On August 11, 2009 (the “Engagement Date”), the Committee approved the appointment of Grant Thornton LLP (the “Current Accountants”) as the Company’s independent registered public accounting firm for the year ending December 31, 2009.  Also on August 11, 2009, the Board of Directors of the Company ratified the Committee’s approval of the appointment of the Current Accountants.

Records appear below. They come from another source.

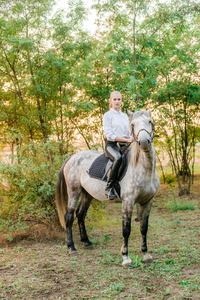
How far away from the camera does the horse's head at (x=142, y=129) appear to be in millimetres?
3414

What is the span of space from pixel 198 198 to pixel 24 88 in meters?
7.41

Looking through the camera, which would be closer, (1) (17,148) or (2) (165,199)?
(1) (17,148)

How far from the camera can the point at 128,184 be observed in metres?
4.05

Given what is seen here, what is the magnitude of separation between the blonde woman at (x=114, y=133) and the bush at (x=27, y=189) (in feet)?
5.45

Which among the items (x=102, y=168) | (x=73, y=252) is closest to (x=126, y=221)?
(x=102, y=168)

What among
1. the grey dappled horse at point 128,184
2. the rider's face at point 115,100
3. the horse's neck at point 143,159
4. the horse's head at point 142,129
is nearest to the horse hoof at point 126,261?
the grey dappled horse at point 128,184

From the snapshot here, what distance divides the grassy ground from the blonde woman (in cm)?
114

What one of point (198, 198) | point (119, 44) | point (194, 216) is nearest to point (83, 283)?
point (194, 216)

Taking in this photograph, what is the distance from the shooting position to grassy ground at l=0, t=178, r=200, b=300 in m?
3.22

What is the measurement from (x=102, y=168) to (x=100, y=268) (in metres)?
1.55

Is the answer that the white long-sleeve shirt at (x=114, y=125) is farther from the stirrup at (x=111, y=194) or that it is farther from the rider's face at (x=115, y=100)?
the stirrup at (x=111, y=194)

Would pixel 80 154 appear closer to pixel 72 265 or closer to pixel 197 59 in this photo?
pixel 72 265

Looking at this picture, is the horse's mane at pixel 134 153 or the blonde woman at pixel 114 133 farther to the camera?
the blonde woman at pixel 114 133

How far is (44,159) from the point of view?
5711mm
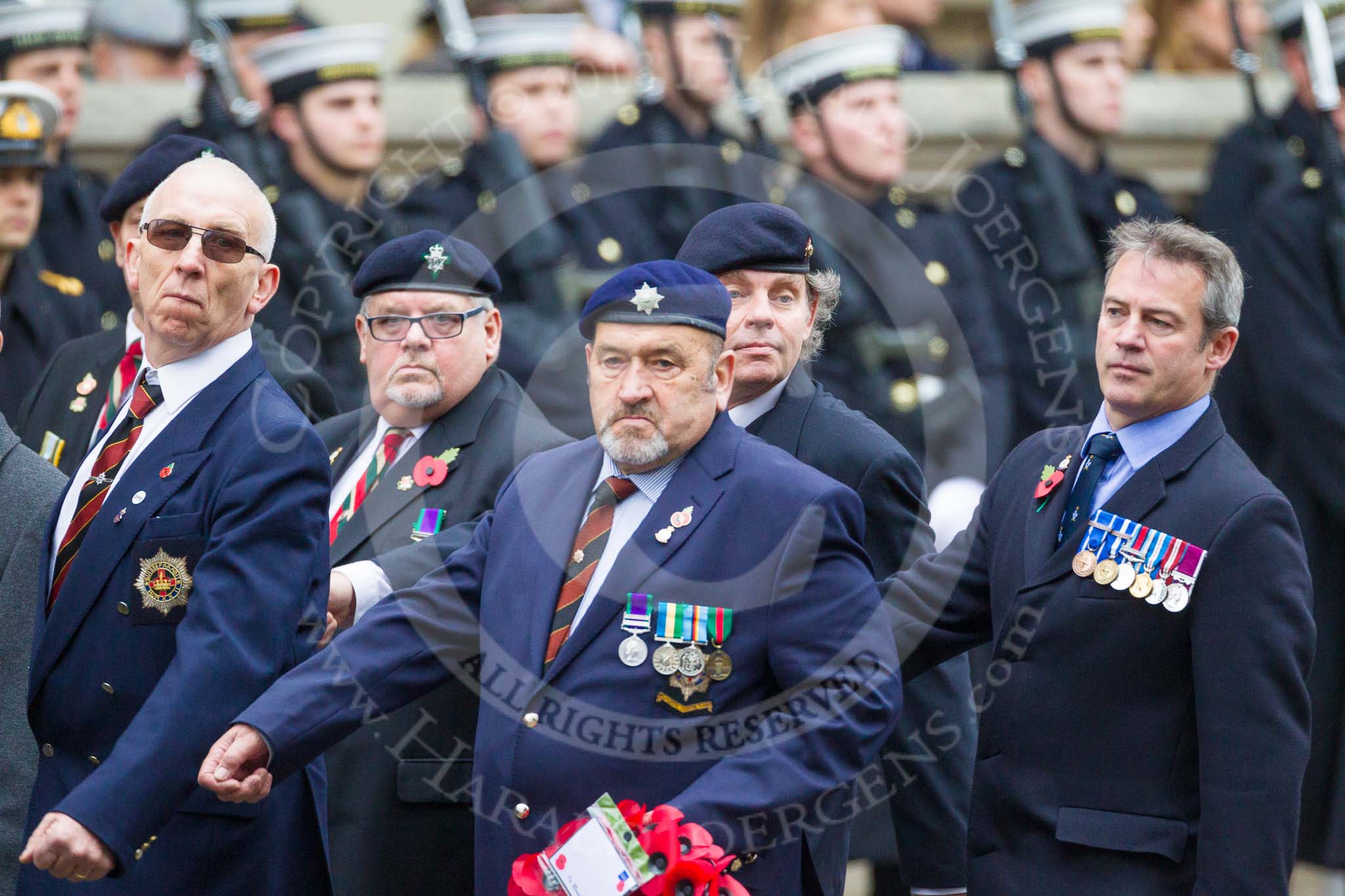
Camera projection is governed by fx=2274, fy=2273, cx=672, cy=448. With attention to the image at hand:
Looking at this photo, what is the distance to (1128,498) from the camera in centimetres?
460

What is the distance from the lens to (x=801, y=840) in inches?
177

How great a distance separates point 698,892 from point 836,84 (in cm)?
448

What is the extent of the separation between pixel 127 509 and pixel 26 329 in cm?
249

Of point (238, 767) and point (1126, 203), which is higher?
point (1126, 203)

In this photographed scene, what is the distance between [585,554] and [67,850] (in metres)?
1.12

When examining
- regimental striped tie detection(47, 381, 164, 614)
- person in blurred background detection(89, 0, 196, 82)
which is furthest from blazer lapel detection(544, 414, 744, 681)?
person in blurred background detection(89, 0, 196, 82)

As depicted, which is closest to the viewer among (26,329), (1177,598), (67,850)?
(67,850)

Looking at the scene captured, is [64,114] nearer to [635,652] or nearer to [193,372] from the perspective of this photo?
[193,372]

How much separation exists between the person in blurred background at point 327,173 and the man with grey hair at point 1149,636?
2984 mm

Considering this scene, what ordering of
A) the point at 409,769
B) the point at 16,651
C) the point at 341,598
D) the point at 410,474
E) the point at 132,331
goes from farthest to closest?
the point at 132,331
the point at 410,474
the point at 409,769
the point at 341,598
the point at 16,651

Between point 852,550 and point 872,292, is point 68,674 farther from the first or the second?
point 872,292

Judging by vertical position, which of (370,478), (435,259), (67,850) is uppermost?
(435,259)

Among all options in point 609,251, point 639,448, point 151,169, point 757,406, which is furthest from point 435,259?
point 609,251

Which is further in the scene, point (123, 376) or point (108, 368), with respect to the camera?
point (108, 368)
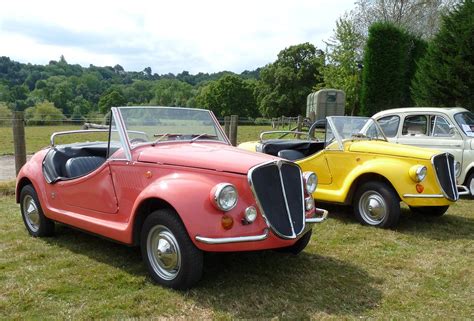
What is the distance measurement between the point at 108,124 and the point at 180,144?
856mm

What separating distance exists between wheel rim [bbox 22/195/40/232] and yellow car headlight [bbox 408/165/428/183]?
4.91m

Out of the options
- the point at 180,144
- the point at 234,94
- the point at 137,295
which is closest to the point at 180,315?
the point at 137,295

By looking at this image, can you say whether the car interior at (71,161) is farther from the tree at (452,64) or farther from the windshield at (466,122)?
the tree at (452,64)

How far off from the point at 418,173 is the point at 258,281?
121 inches

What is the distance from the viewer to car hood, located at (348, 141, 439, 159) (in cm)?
615

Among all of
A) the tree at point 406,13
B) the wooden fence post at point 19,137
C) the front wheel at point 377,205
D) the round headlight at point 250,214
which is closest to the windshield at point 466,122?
the front wheel at point 377,205

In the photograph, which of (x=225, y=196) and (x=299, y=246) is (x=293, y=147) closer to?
(x=299, y=246)

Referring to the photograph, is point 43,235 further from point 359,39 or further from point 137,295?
point 359,39

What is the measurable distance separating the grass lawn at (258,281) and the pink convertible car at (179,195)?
0.30 metres

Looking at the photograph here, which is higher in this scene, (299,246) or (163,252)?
(163,252)

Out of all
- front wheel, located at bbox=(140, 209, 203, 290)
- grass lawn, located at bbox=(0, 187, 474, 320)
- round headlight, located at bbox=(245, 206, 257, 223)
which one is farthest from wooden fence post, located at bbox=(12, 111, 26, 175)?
round headlight, located at bbox=(245, 206, 257, 223)

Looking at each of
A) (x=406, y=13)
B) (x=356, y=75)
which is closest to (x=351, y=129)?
(x=356, y=75)

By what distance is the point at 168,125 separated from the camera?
489 centimetres

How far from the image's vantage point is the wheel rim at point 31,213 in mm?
5535
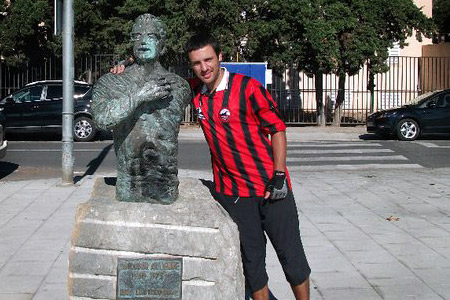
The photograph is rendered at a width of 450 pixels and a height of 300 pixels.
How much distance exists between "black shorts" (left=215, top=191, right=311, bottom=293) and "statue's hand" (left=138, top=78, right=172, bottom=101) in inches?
34.5

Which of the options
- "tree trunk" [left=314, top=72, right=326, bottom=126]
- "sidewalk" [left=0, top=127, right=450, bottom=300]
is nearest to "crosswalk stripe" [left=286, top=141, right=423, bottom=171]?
"sidewalk" [left=0, top=127, right=450, bottom=300]

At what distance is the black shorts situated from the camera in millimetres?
4719

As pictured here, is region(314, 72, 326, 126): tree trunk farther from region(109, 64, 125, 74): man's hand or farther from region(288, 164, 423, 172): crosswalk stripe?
region(109, 64, 125, 74): man's hand

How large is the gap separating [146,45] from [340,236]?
13.5 feet

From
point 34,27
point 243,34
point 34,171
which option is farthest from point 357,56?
point 34,171

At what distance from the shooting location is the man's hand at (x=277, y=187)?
4566 millimetres

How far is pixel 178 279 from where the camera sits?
4375 mm

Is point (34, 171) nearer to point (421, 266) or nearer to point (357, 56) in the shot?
point (421, 266)

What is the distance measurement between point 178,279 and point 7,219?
4.90 m

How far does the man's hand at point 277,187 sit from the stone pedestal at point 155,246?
37 centimetres

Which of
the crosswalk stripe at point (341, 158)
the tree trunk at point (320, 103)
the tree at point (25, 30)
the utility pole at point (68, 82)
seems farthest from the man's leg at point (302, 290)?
the tree at point (25, 30)

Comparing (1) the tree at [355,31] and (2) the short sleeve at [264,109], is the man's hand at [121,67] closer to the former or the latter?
(2) the short sleeve at [264,109]

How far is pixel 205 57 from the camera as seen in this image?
15.0 feet

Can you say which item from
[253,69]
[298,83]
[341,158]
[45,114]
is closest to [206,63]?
[341,158]
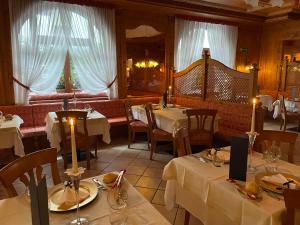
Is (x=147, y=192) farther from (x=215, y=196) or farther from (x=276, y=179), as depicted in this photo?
(x=276, y=179)

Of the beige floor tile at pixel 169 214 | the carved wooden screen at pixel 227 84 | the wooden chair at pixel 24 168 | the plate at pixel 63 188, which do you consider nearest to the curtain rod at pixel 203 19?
the carved wooden screen at pixel 227 84

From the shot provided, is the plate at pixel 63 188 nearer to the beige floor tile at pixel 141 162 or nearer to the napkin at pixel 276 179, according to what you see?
the napkin at pixel 276 179

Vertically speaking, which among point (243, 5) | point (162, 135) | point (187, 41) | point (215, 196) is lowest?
point (162, 135)


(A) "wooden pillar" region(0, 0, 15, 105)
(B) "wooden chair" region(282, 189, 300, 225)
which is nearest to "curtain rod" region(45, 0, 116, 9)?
(A) "wooden pillar" region(0, 0, 15, 105)

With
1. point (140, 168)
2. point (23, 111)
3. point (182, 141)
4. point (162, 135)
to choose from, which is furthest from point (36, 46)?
point (182, 141)

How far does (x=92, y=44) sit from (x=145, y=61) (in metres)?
1.94

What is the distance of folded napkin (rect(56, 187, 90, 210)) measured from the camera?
1215 millimetres

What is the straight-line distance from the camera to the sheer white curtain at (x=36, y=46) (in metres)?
4.33

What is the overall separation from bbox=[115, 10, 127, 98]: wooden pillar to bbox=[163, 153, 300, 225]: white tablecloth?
378 cm

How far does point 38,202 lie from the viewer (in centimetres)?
78

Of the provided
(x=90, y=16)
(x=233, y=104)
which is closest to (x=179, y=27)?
(x=90, y=16)

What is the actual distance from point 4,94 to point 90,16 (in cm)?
223

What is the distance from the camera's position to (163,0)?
16.6ft

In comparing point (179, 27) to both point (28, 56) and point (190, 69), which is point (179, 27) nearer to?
point (190, 69)
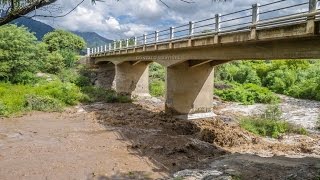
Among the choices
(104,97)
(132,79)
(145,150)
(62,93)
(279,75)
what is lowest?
(145,150)

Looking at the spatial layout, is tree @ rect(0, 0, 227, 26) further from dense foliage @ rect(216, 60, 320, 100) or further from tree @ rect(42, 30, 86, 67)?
tree @ rect(42, 30, 86, 67)

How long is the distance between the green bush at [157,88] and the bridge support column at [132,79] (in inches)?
43.0

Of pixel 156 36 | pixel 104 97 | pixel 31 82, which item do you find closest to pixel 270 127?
pixel 156 36

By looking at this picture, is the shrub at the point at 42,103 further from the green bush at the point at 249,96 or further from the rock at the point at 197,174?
the rock at the point at 197,174

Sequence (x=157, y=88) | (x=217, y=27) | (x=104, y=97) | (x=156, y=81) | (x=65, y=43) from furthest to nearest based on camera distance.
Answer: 1. (x=65, y=43)
2. (x=156, y=81)
3. (x=157, y=88)
4. (x=104, y=97)
5. (x=217, y=27)

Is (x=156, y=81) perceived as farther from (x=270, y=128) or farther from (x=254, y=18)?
(x=254, y=18)

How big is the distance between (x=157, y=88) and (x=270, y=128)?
20316mm

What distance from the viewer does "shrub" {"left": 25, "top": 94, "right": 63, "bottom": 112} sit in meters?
28.0

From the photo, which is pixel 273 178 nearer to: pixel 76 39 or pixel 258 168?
pixel 258 168

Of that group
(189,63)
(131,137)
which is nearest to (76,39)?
(189,63)

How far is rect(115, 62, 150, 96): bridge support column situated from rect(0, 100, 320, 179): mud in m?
12.5

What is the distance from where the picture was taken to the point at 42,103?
94.0 ft

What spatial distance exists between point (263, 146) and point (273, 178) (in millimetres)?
6192

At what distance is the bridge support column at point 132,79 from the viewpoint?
37969 mm
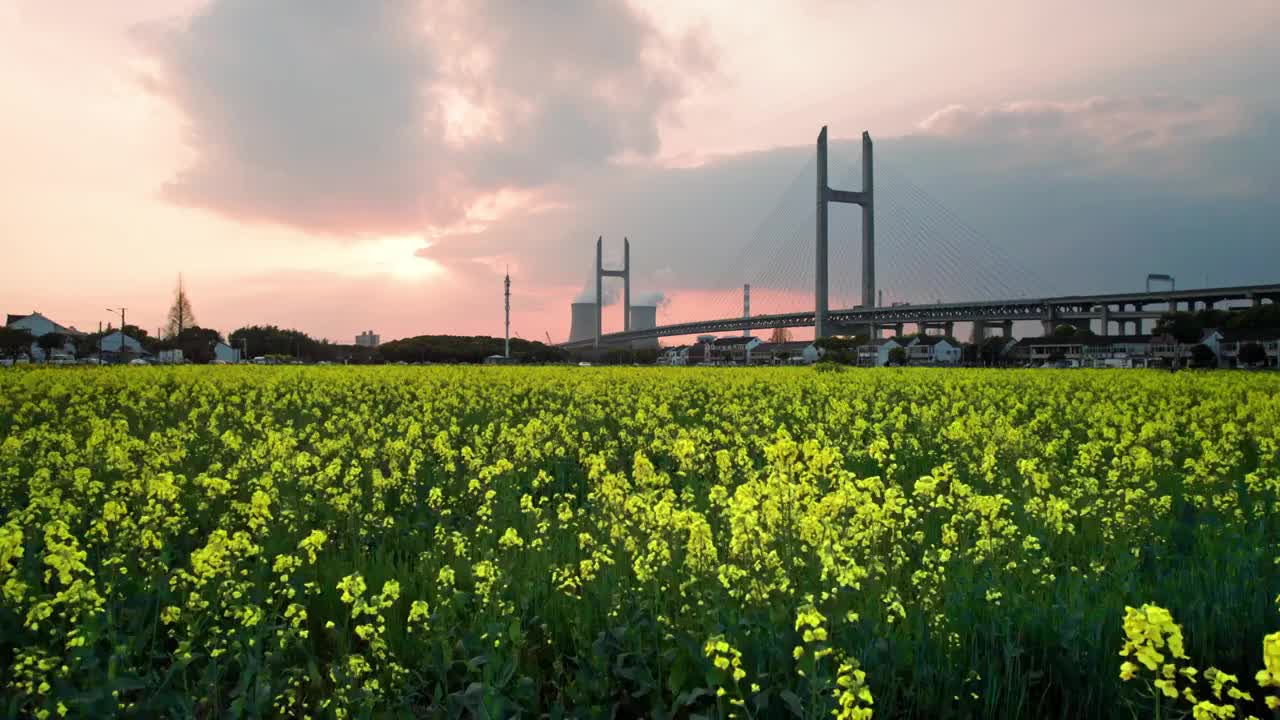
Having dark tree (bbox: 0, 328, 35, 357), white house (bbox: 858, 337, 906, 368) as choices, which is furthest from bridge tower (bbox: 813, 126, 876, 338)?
dark tree (bbox: 0, 328, 35, 357)

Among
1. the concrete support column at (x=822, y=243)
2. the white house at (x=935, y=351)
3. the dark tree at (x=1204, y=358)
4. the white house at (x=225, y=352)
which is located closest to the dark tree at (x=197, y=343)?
the white house at (x=225, y=352)

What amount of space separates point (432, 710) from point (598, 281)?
4520 inches

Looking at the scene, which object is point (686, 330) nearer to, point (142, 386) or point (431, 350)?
point (431, 350)

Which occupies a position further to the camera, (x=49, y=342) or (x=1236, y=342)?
(x=49, y=342)

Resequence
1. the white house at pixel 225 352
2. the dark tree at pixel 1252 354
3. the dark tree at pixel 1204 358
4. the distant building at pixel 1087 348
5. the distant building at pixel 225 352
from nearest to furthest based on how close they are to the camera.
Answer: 1. the dark tree at pixel 1252 354
2. the dark tree at pixel 1204 358
3. the distant building at pixel 1087 348
4. the distant building at pixel 225 352
5. the white house at pixel 225 352

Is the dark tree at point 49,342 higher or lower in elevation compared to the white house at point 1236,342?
higher

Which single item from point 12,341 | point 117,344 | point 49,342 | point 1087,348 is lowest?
point 1087,348

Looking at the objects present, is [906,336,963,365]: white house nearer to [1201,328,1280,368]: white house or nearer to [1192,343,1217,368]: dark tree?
[1201,328,1280,368]: white house

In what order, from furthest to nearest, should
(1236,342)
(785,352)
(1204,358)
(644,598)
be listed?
(785,352)
(1236,342)
(1204,358)
(644,598)

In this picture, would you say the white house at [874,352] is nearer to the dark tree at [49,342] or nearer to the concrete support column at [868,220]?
the concrete support column at [868,220]

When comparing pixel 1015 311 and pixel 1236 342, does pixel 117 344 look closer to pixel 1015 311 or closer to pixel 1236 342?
pixel 1015 311

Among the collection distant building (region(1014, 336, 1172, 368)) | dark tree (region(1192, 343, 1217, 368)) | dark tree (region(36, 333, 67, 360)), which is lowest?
dark tree (region(1192, 343, 1217, 368))

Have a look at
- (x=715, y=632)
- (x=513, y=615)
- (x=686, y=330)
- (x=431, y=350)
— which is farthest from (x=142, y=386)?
(x=686, y=330)

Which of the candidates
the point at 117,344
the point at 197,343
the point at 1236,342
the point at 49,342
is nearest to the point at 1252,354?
the point at 1236,342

During the Company’s two most recent fiscal years and through the Engagement Date, neither the Company nor anyone on its behalf consulted the Current Accountants regarding either (1) the application of accounting principles to a specified transaction regarding the Company, either completed or proposed, or the type of audit opinion that might be rendered on the Company’s financial statements; or (2) any matter regarding the Company that was either the subject of a disagreement (as defined in Item 304(a)(1)(iv) of Regulation S-K and related instructions to Item 304 of Regulation S-K) or a reportable event (as defined in Item 304(a)(1)(v) of Regulation S-K).

 
 

 

Section 9 – Financial Statements and Exhibits

Item 9.01  Financial Statements and Exhibits.

(d)  Exhibits

Exhibit No.                      Description

16.1
Letter from KPMG LLP to the Securities and Exchange Commission dated August 17, 2009.

 
 
 

 

 
SIGNATURES

Pursuant to the requirements of the Securities Exchange Act of 1934, the registrant has duly caused this report to be signed on its behalf by the undersigned hereunto duly authorized.
 
     
GENERAL COMMUNICATION, INC.
     
(Registrant)
       
Date:  August 17, 2009
     
       
   
By
 /s/ John M. Lowber
     
Name: John M. Lowber
     
Title:  Senior Vice President,
     
Chief Financial Officer,
     
Secretary and Treasurer
     
(Principal Financial Officer)
 
 
 
 

 

EXHIBIT INDEX


Exhibit No.                      Description

16.1
Letter from KPMG LLP to the Securities and Exchange Commission dated August 17, 2009.